La plupart des pêcheurs se réjouissaient naïvement. Ils s’invitaient les uns les autres, tant que pissait le fût installé sur la table. Des femmes qui voulurent d’abord s’interposer avaient fini par trinquer, en parlant très haut de leur misère pour s’excuser.

Le soir du naufrage, Aquenette avait résumé l’opinion générale:

—C’est d’ la chance, tot de même, ren qu’ du bon!

De fait il n’y avait que des alcools de marque et des apéritifs. Ils se les étaient disputés sur la grève, à coups de poing. Double Nerf et Perchais avaient fait des rafles.

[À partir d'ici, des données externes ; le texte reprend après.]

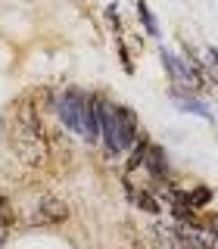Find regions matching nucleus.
I'll return each instance as SVG.
<instances>
[{
	"mask_svg": "<svg viewBox=\"0 0 218 249\" xmlns=\"http://www.w3.org/2000/svg\"><path fill=\"white\" fill-rule=\"evenodd\" d=\"M146 146H150V137H146V134H137V137H134V143L128 146V150H131V156H128V175H131V171H137V165L144 162Z\"/></svg>",
	"mask_w": 218,
	"mask_h": 249,
	"instance_id": "nucleus-12",
	"label": "nucleus"
},
{
	"mask_svg": "<svg viewBox=\"0 0 218 249\" xmlns=\"http://www.w3.org/2000/svg\"><path fill=\"white\" fill-rule=\"evenodd\" d=\"M140 165L146 168V175H150L156 184L168 181V159H165V150H162L159 143H153V140H150V146H146L144 162H140Z\"/></svg>",
	"mask_w": 218,
	"mask_h": 249,
	"instance_id": "nucleus-7",
	"label": "nucleus"
},
{
	"mask_svg": "<svg viewBox=\"0 0 218 249\" xmlns=\"http://www.w3.org/2000/svg\"><path fill=\"white\" fill-rule=\"evenodd\" d=\"M153 249H181L178 243V233H175V224H162V221H153L150 224V233H146Z\"/></svg>",
	"mask_w": 218,
	"mask_h": 249,
	"instance_id": "nucleus-9",
	"label": "nucleus"
},
{
	"mask_svg": "<svg viewBox=\"0 0 218 249\" xmlns=\"http://www.w3.org/2000/svg\"><path fill=\"white\" fill-rule=\"evenodd\" d=\"M159 56H162V66H165V72H168V78H171V88H175L178 93H197V90L202 88V81H206V78H202L197 69H190L187 62H181L171 50H165V47H162Z\"/></svg>",
	"mask_w": 218,
	"mask_h": 249,
	"instance_id": "nucleus-3",
	"label": "nucleus"
},
{
	"mask_svg": "<svg viewBox=\"0 0 218 249\" xmlns=\"http://www.w3.org/2000/svg\"><path fill=\"white\" fill-rule=\"evenodd\" d=\"M13 146H16V156H19L25 165H31V168H41L47 162L44 128H41V122H37V115H35L31 106H25V112H22V122H19V128H16Z\"/></svg>",
	"mask_w": 218,
	"mask_h": 249,
	"instance_id": "nucleus-2",
	"label": "nucleus"
},
{
	"mask_svg": "<svg viewBox=\"0 0 218 249\" xmlns=\"http://www.w3.org/2000/svg\"><path fill=\"white\" fill-rule=\"evenodd\" d=\"M6 233H10V228H6V224H0V246L6 243Z\"/></svg>",
	"mask_w": 218,
	"mask_h": 249,
	"instance_id": "nucleus-17",
	"label": "nucleus"
},
{
	"mask_svg": "<svg viewBox=\"0 0 218 249\" xmlns=\"http://www.w3.org/2000/svg\"><path fill=\"white\" fill-rule=\"evenodd\" d=\"M84 100H88V93H81V90H75V88L62 90L59 97L53 100V106H56V115H59V122L66 124L69 131H78V134H81V115H84Z\"/></svg>",
	"mask_w": 218,
	"mask_h": 249,
	"instance_id": "nucleus-4",
	"label": "nucleus"
},
{
	"mask_svg": "<svg viewBox=\"0 0 218 249\" xmlns=\"http://www.w3.org/2000/svg\"><path fill=\"white\" fill-rule=\"evenodd\" d=\"M137 134L140 131H137V112L134 109L100 100V137H103L109 156H122L134 143Z\"/></svg>",
	"mask_w": 218,
	"mask_h": 249,
	"instance_id": "nucleus-1",
	"label": "nucleus"
},
{
	"mask_svg": "<svg viewBox=\"0 0 218 249\" xmlns=\"http://www.w3.org/2000/svg\"><path fill=\"white\" fill-rule=\"evenodd\" d=\"M69 218V206L56 196H44L35 206V215H31V224L35 228H50V224H59Z\"/></svg>",
	"mask_w": 218,
	"mask_h": 249,
	"instance_id": "nucleus-6",
	"label": "nucleus"
},
{
	"mask_svg": "<svg viewBox=\"0 0 218 249\" xmlns=\"http://www.w3.org/2000/svg\"><path fill=\"white\" fill-rule=\"evenodd\" d=\"M175 97V106L181 109V112H190V115H202V119H212V109H209L202 100H197L193 93H171Z\"/></svg>",
	"mask_w": 218,
	"mask_h": 249,
	"instance_id": "nucleus-10",
	"label": "nucleus"
},
{
	"mask_svg": "<svg viewBox=\"0 0 218 249\" xmlns=\"http://www.w3.org/2000/svg\"><path fill=\"white\" fill-rule=\"evenodd\" d=\"M175 233H178V243L181 249H218V240L215 233H209L206 228H200L197 221H178L175 224Z\"/></svg>",
	"mask_w": 218,
	"mask_h": 249,
	"instance_id": "nucleus-5",
	"label": "nucleus"
},
{
	"mask_svg": "<svg viewBox=\"0 0 218 249\" xmlns=\"http://www.w3.org/2000/svg\"><path fill=\"white\" fill-rule=\"evenodd\" d=\"M13 221H16V212H13V202L6 199V193H0V224H6V228H10Z\"/></svg>",
	"mask_w": 218,
	"mask_h": 249,
	"instance_id": "nucleus-16",
	"label": "nucleus"
},
{
	"mask_svg": "<svg viewBox=\"0 0 218 249\" xmlns=\"http://www.w3.org/2000/svg\"><path fill=\"white\" fill-rule=\"evenodd\" d=\"M81 137L97 143L100 140V100L88 97L84 100V115H81Z\"/></svg>",
	"mask_w": 218,
	"mask_h": 249,
	"instance_id": "nucleus-8",
	"label": "nucleus"
},
{
	"mask_svg": "<svg viewBox=\"0 0 218 249\" xmlns=\"http://www.w3.org/2000/svg\"><path fill=\"white\" fill-rule=\"evenodd\" d=\"M125 187H128V196H131V202H134L137 209H144V212H150V215H159L162 212V202L156 199V193H150V190H134L128 181H125Z\"/></svg>",
	"mask_w": 218,
	"mask_h": 249,
	"instance_id": "nucleus-11",
	"label": "nucleus"
},
{
	"mask_svg": "<svg viewBox=\"0 0 218 249\" xmlns=\"http://www.w3.org/2000/svg\"><path fill=\"white\" fill-rule=\"evenodd\" d=\"M200 72L206 75L209 81L218 84V50H215V47H209V50H206V66L200 62Z\"/></svg>",
	"mask_w": 218,
	"mask_h": 249,
	"instance_id": "nucleus-14",
	"label": "nucleus"
},
{
	"mask_svg": "<svg viewBox=\"0 0 218 249\" xmlns=\"http://www.w3.org/2000/svg\"><path fill=\"white\" fill-rule=\"evenodd\" d=\"M212 202V190L209 187H193V190H187V206L190 209H202V206H209Z\"/></svg>",
	"mask_w": 218,
	"mask_h": 249,
	"instance_id": "nucleus-13",
	"label": "nucleus"
},
{
	"mask_svg": "<svg viewBox=\"0 0 218 249\" xmlns=\"http://www.w3.org/2000/svg\"><path fill=\"white\" fill-rule=\"evenodd\" d=\"M137 16H140V22H144V28H146V35H159V25H156V16L150 13V6H146V0H137Z\"/></svg>",
	"mask_w": 218,
	"mask_h": 249,
	"instance_id": "nucleus-15",
	"label": "nucleus"
}]
</instances>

Et personne n’avait songé aux morts.

Le capitaine seul de la Ville de Royan avait été pêché sous Belle-Ile par un caboteur. Il venait de mourir sans doute, après trente heures d’épouvantable espoir, durant lesquelles la mer avait roulé cette souffrance humaine avant de l’achever. Son corps, enfilé dans une bouée, était à demi scié par le frottement du liège; il avait à chaque pied une boule de crabes qui ne lâchèrent point prise quand on le tira de l’eau.

Le brigadier Bernard avait tenté de contenir les pirates, mollement aidé par le garde-champêtre, qui fermait plutôt les yeux, et même prenait sa part en ricanant:

—Que voulez-vous, c’est l’ bon Dieu qui nous l’envoie!

Et pendant plus d’une semaine, une folie alcoolique secoua le village. A peine si quatre ou cinq barques sortaient tous les jours pour aller en pêche. Les mareyeurs n’avaient plus de poissons, les usines manquaient de sardines et les gérants étaient incapables de rassembler leur personnel.

La nuit on alluma plusieurs fois de grands feux sur la grève, autour desquels les gars et les filles nouaient des rondes fantastiques, tandis que des reflets d’incendie fulguraient sur l’eau du port. Et le matin au petit jour, au lieu de la belle agitation des vareuses claires, des sabots sonores, des embarquements bruyants et des appareillages, le soleil éclairait des corps affalés, comme des cadavres, sur le sable ravagé et des tas de cendres qui parfois fumaient encore.

Le syndic de la marine et le maire de Noirmoutier durent intervenir parce qu’il y eut des soulées tragiques. Le désir d’être le premier, ardent chez ces hommes, qui vivent dans la lutte et l’émulation, s’exaspérait avec l’ivresse. Aux souvenirs interminables des tempêtes affrontées, des pêches mémorables et des régates épiques, des champions se défièrent et l’on vit l’acier luire au bout des poings. Aquenette le Nain, qui n’a pas la force, fut prompt à dégaîner. Il fallut les gendarmes pour mettre fin au pillage et faire rentrer les couteaux. On arrêta Double Nerf, Bourrache et Charrier.